Em declarações à Lusa, Carlos Gomes disse que a ideia deste espetáculo se liga à sua formação como arquiteto e surgiu ao verificar que Portugal, Espanha e Marrocos “formam um território único” e da particularidade do poeta Al-Mutamid, nascido em Beja, em 1040, “ser uma voz muito direta, falar na primeira pessoas e ser muito intimista”.

O contacto com este poeta, filho do Rei Al-Mutadid e de uma berbere, foi através da antologia “O meu coração é árabe”, que reúne vários poetas árabes do século XI, traduzidos por Adalberto Alves.

Carlos Gomes defende que “ainda hoje é percetível, no território dos três países, que foi moldado por uma cultura comum”, e é possível identificar, como defendeu, "semelhanças e raízes comuns".

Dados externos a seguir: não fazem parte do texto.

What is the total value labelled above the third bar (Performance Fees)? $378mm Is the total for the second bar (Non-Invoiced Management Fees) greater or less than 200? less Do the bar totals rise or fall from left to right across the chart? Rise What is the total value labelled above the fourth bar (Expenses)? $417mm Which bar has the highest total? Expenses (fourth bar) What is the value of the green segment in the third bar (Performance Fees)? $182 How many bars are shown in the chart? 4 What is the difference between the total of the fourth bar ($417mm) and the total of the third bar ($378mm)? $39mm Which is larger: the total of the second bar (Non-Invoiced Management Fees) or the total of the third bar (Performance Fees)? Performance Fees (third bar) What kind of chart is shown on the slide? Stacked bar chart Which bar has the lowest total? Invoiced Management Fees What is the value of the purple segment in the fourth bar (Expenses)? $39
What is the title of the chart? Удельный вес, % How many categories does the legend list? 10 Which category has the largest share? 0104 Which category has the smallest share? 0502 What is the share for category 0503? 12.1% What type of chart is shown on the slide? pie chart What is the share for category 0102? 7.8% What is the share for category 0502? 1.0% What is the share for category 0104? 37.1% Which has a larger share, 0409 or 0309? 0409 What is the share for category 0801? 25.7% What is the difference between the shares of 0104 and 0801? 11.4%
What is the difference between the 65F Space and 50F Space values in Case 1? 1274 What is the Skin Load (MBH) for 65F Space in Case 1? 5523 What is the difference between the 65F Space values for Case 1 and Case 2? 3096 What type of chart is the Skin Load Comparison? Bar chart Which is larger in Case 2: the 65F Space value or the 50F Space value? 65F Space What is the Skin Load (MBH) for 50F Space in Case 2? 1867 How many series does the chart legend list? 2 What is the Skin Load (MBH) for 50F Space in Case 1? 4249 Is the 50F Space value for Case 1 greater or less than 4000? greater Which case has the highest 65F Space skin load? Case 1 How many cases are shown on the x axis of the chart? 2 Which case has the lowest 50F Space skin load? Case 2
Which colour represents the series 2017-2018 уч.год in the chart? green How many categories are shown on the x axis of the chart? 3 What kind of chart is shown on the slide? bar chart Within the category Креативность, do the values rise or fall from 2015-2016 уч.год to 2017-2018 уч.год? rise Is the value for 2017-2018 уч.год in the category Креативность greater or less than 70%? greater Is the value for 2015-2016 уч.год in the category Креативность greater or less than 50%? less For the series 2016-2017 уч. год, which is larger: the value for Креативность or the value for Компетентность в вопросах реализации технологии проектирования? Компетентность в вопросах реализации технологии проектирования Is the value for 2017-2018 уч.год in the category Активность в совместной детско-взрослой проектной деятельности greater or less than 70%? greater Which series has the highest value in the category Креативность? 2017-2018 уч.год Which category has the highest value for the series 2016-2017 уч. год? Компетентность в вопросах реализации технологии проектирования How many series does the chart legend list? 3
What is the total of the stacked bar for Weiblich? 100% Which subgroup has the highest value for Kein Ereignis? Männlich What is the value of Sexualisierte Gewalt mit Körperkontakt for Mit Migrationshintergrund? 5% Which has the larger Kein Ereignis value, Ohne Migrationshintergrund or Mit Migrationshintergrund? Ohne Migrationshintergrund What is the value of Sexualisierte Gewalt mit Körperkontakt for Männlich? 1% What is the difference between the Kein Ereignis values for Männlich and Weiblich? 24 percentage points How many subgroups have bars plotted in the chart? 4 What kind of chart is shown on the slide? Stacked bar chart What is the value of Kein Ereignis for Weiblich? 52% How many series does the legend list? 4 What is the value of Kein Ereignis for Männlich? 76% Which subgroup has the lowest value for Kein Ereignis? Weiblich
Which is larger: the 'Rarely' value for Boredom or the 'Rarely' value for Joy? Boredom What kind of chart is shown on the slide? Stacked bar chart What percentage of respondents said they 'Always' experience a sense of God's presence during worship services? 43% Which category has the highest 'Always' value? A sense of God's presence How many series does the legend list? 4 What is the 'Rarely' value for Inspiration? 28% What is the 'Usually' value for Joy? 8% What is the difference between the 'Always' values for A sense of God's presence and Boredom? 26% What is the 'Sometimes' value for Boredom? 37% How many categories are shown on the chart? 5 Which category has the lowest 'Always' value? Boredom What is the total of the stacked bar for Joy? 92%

“Nós estivemos em Tânger e o El Arabi Serghini começou a cantar uma cantiga de inspiração sufi [corrente mística e contemplativa do Islão], e a melodia era exatamente igual, mas exatamente igual, a uma modinha alentejana, a ‘Salsa Verde’, e o Janita Salomé levantou-se e disse-lhe que a ia cantar como a cantavam no Alentejo; a estrutura harmónica era a mesma”, contou.

No espetáculo, “encenado cinematograficamente”, participam os marroquinos El Arabi Serghini (voz e viola andaluza) e Jamal Ben Allal (alaúde e violino), os espanhóis Cesar Carazo (voz e fídula) e Eduardo Paniagua (saltério e instrumentos vários), além dos portugueses Janita Salomé (voz e percussão), Joaquim Teles (percussão) e Filipe Raposo (piano).

Esta experiência terá continuidade com a edição de um disco que está a ser gravado no teatro S. Luiz, durante os ensaios, com o registo do espetáculo e a realização de um documentário sobre as “terras de ascendência destes músicos”, que, ao longo das suas carreiras, têm refletido a influência da cultura al-andaluz.

“Al-Andaluz” foi o topónimo como os árabes batizaram a Península Ibérica, sendo uma referência atual à “mescla de culturas que nesta área se concretizou”. Referindo-se a Al-Mutamid, o terceiro filho do Rei, ascendeu ao trono da Tarifa de Sevilha como Abad III, destacou que foi o último soberano da dinastia dos Abábidas.

“O espantoso na sua poesia é a liberdade, pois escrevia sobre o que queria, já que não obedecia a qualquer tema dado por um patrono, pois era um homem poderoso", disse Carlos Gomes. “A sua poesia faz imenso eco nos dias de hoje, pois ele fala como um artista contemporâneo na sua relação com o mundo, do seu ponto de vista pessoal”, sublinhou o responsável do projeto. Gomes realçou a “liberdade do poeta, nos tempos felizes da juventude, em Silves, descuidado e longe dos corredores do poder”.

Al-Mutamid foi governador de Silves e, em 1069, sucedeu ao pai. Apesar de alguns sucessos militares, como a conquista de Múrcia, o seu Exército, após várias investidas, não conseguiu deter o avanço militar de Afonso VI de Leão e Castela, em 1090, acabando desterrado para Aghmat, nos arredores de Marraquexe, em Marrocos, onde “passou o resto da sua vida dedicando-se à poesia” e onde acabou por morrer “na maior das pobrezas”.